═══ DATA PROVIDED

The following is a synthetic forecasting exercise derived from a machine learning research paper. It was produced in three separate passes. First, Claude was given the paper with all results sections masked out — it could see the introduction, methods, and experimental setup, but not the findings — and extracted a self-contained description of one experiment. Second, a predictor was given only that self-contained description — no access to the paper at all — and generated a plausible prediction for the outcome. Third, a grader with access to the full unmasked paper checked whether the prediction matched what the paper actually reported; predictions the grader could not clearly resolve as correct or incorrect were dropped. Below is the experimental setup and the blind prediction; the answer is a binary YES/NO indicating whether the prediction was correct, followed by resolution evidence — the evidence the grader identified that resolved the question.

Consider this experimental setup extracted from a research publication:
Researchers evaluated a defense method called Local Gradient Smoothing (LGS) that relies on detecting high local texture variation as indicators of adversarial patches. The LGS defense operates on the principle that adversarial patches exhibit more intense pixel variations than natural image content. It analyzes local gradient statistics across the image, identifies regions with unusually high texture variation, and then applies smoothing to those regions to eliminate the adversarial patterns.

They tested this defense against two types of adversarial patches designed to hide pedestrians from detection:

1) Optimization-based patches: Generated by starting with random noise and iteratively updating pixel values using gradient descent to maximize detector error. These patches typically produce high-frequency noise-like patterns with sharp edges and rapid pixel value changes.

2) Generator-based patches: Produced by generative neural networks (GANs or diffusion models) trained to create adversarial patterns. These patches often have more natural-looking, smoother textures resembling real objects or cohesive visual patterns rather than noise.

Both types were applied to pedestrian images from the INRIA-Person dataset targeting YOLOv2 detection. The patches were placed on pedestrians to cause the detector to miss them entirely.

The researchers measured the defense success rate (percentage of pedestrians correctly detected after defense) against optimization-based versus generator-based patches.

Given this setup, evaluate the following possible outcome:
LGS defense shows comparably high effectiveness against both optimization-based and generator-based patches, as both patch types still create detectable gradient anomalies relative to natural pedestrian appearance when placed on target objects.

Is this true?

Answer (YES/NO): NO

══════

:: PROBLEM ::
Exactly as they stand, restate all the lines of the listing.

:: RESPONSE TO THE EXERCISE ::
The following is a synthetic forecasting exercise derived from a machine learning research paper. It was produced in three separate passes. First, Claude was given the paper with all results sections masked out — it could see the introduction, methods, and experimental setup, but not the findings — and extracted a self-contained description of one experiment. Second, a predictor was given only that self-contained description — no access to the paper at all — and generated a plausible prediction for the outcome. Third, a grader with access to the full unmasked paper checked whether the prediction matched what the paper actually reported; predictions the grader could not clearly resolve as correct or incorrect were dropped. Below is the experimental setup and the blind prediction; the answer is a binary YES/NO indicating whether the prediction was correct, followed by resolution evidence — the evidence the grader identified that resolved the question.

Consider this experimental setup extracted from a research publication:
Researchers evaluated a defense method called Local Gradient Smoothing (LGS) that relies on detecting high local texture variation as indicators of adversarial patches. The LGS defense operates on the principle that adversarial patches exhibit more intense pixel variations than natural image content. It analyzes local gradient statistics across the image, identifies regions with unusually high texture variation, and then applies smoothing to those regions to eliminate the adversarial patterns.

They tested this defense against two types of adversarial patches designed to hide pedestrians from detection:

1) Optimization-based patches: Generated by starting with random noise and iteratively updating pixel values using gradient descent to maximize detector error. These patches typically produce high-frequency noise-like patterns with sharp edges and rapid pixel value changes.

2) Generator-based patches: Produced by generative neural networks (GANs or diffusion models) trained to create adversarial patterns. These patches often have more natural-looking, smoother textures resembling real objects or cohesive visual patterns rather than noise.

Both types were applied to pedestrian images from the INRIA-Person dataset targeting YOLOv2 detection. The patches were placed on pedestrians to cause the detector to miss them entirely.

The researchers measured the defense success rate (percentage of pedestrians correctly detected after defense) against optimization-based versus generator-based patches.

Given this setup, evaluate the following possible outcome:
LGS defense shows comparably high effectiveness against both optimization-based and generator-based patches, as both patch types still create detectable gradient anomalies relative to natural pedestrian appearance when placed on target objects.

Is this true?

Answer (YES/NO): NO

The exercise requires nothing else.